**Отрывок текста**
┄┄┄┄┄┄
Он встал. Но Ворцель, останавливая его, заметил, что комитет, предпринявший дело митинга, избрал его своим председателем и что в этом качестве он должен просить Ледрю-Роллена остаться, пока он спросит своих товарищей, хотят ли они после сказанного допустить речь Головина и потерять содействие Ледрю-Роллена, или наоборот.
Затем Ворцель обратился к членам Централизации. Результат был несомненен. Головин его очень хорошо предвидел и потому, не дожидаясь ответа, встал и высокомерно бросил Ледрю-Роллену: /
— Я уступаю вам честь и место и сам отказываюсь от своего намерения сказать речь двадцать девятого ноября.
После чего он, доблестно и тяжело ступая, вышел вон. Чтоб разом кончить дело, Ворцель предложил мне прочесть или сказать, в чем будет состоять моя речь. (380)
На другой день был митинг — один из последних блестящих польских митингов, он удался, народу было бездна, я пришел часов в восемь, — все уже было занято, и я с трудом пробирался на эстраду, приготовленную для бюро.
— Я вас везде ищу, — сказал мне d-r Дараш. — Вас ждет в боковой комнате Ледрю-Роллен и непременно хочет с вами поговорить до митинга.
— Что случилось?
┄┄┄┄┄┄
**Записи**
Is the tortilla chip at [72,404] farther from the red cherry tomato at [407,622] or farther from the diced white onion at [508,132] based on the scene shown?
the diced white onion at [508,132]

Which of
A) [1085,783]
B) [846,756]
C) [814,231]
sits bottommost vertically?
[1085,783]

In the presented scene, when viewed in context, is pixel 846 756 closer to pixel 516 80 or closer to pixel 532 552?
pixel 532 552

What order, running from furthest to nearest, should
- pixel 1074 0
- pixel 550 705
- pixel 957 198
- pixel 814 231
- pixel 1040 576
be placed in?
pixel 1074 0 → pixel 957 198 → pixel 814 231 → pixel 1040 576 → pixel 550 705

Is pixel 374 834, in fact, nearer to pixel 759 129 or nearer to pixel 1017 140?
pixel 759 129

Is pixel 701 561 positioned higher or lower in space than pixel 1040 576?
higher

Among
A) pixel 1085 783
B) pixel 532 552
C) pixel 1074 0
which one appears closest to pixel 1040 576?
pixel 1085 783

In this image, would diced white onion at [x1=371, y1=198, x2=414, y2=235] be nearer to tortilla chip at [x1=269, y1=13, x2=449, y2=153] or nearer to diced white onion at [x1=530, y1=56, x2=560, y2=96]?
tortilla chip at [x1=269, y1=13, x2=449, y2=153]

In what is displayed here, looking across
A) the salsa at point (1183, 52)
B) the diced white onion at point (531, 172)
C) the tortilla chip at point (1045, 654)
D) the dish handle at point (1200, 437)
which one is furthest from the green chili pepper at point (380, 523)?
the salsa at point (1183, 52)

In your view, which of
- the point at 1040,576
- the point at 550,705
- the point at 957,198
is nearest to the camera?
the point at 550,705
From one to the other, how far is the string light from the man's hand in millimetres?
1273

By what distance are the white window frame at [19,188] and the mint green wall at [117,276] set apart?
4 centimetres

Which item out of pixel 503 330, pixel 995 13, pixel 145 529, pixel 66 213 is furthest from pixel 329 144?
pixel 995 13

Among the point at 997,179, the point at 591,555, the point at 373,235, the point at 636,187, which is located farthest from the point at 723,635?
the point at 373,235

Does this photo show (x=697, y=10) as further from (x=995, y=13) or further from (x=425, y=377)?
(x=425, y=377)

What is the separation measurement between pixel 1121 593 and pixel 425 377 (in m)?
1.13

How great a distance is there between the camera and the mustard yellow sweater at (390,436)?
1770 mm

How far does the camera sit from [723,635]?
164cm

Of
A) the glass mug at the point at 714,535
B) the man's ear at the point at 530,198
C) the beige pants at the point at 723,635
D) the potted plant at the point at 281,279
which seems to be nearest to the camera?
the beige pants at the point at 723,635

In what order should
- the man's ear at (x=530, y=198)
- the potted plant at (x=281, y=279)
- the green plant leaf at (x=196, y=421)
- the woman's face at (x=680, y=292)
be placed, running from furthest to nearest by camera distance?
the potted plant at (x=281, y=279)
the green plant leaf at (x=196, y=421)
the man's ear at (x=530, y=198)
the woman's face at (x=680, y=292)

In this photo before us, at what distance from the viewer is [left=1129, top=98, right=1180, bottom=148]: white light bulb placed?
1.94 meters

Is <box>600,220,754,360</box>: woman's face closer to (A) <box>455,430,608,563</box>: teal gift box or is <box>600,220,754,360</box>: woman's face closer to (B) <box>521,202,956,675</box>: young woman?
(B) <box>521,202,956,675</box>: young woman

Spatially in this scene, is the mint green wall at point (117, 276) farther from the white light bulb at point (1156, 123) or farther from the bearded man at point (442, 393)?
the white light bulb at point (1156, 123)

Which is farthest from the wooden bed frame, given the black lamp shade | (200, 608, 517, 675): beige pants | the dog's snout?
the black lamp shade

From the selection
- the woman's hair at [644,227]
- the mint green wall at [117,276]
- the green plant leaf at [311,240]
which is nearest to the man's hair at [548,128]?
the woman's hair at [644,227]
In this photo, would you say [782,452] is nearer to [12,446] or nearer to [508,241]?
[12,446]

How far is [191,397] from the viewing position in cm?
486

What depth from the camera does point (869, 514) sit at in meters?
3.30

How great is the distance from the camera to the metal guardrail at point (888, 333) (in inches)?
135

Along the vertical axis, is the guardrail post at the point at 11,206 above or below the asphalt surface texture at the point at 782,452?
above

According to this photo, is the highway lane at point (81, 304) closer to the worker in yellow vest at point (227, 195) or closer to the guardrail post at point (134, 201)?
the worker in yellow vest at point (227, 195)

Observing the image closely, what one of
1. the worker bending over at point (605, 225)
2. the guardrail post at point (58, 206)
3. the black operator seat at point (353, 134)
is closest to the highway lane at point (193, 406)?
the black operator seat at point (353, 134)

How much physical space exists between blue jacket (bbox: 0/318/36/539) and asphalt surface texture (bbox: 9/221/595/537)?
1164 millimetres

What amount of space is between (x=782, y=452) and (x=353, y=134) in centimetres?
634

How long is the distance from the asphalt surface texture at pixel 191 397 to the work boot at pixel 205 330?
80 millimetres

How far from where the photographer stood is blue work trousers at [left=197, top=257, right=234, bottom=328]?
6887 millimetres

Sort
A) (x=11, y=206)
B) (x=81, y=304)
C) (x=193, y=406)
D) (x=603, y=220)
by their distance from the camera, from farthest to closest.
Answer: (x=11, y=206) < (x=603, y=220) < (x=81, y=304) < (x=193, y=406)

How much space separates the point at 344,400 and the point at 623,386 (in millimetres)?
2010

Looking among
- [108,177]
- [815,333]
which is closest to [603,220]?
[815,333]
┄┄┄┄┄┄
**Задания**
1 > Перепишите из отрывка о митинге фрагмент от «Затем Ворцель обратился» до «моя речь. (380)».
2 > Во сколько рассказчик пришел на митинг, согласно отрывку о митинге?

**Правильные ответы**
1 >
Затем Ворцель обратился к членам Централизации. Результат был несомненен. Головин его очень хорошо предвидел и потому, не дожидаясь ответа, встал и высокомерно бросил Ледрю-Роллену: /
— Я уступаю вам честь и место и сам отказываюсь от своего намерения сказать речь двадцать девятого ноября.
После чего он, доблестно и тяжело ступая, вышел вон. Чтоб разом кончить дело, Ворцель предложил мне прочесть или сказать, в чем будет состоять моя речь. (380)

2 > Рассказчик пришел на митинг часов в восемь.